## Exercise aim:
Format the lines starting at the one containing "Examining what this" and ending at the last line of the rows as a JSON list of strings, one string per line with blank lines omitted. Include only those lines.

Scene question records
★ ★ ★ ★
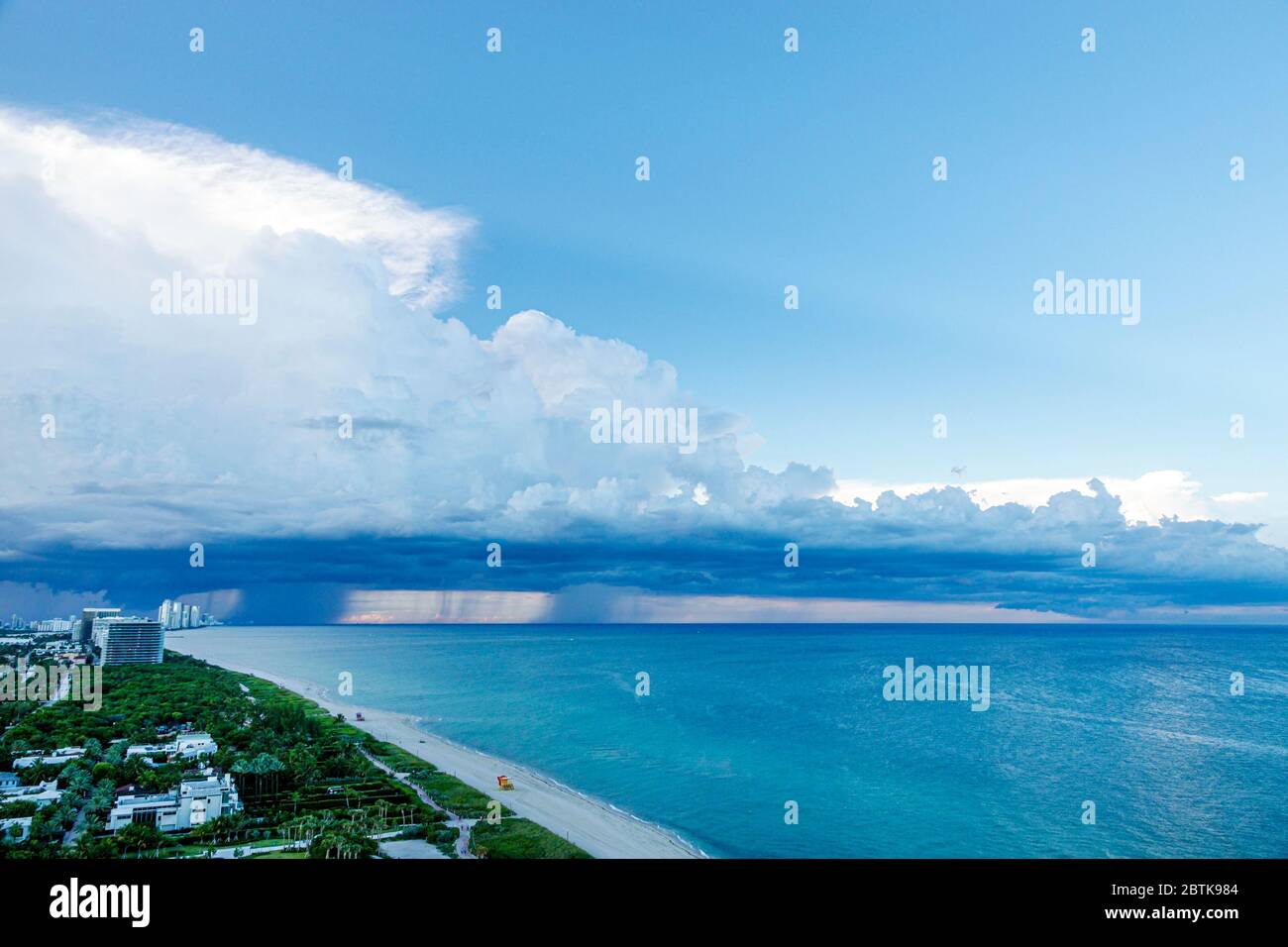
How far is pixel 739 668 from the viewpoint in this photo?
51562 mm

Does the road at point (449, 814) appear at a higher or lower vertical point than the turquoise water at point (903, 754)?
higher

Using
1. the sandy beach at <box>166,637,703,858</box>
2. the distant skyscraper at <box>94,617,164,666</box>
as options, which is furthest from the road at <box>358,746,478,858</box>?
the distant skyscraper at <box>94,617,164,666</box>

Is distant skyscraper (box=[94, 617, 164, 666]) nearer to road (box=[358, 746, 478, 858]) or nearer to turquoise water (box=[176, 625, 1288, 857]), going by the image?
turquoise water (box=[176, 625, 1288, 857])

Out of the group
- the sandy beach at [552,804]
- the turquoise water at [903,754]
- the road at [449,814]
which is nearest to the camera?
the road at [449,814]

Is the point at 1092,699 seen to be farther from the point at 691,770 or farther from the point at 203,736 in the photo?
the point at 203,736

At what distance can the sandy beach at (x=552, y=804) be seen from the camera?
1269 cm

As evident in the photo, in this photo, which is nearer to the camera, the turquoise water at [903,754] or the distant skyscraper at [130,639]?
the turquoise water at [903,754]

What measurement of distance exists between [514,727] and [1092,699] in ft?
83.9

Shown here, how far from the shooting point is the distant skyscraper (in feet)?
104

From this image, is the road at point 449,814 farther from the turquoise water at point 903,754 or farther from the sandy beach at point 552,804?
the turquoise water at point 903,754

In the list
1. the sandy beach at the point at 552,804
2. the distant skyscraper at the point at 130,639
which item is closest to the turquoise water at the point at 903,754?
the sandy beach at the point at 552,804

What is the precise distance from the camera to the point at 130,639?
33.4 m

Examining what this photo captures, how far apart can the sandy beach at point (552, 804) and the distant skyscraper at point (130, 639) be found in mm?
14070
★ ★ ★ ★
## Solution to the problem:
[
  "Examining what this photo captures, how far apart can the sandy beach at point (552, 804) and the distant skyscraper at point (130, 639) be found in mm?",
  "14070"
]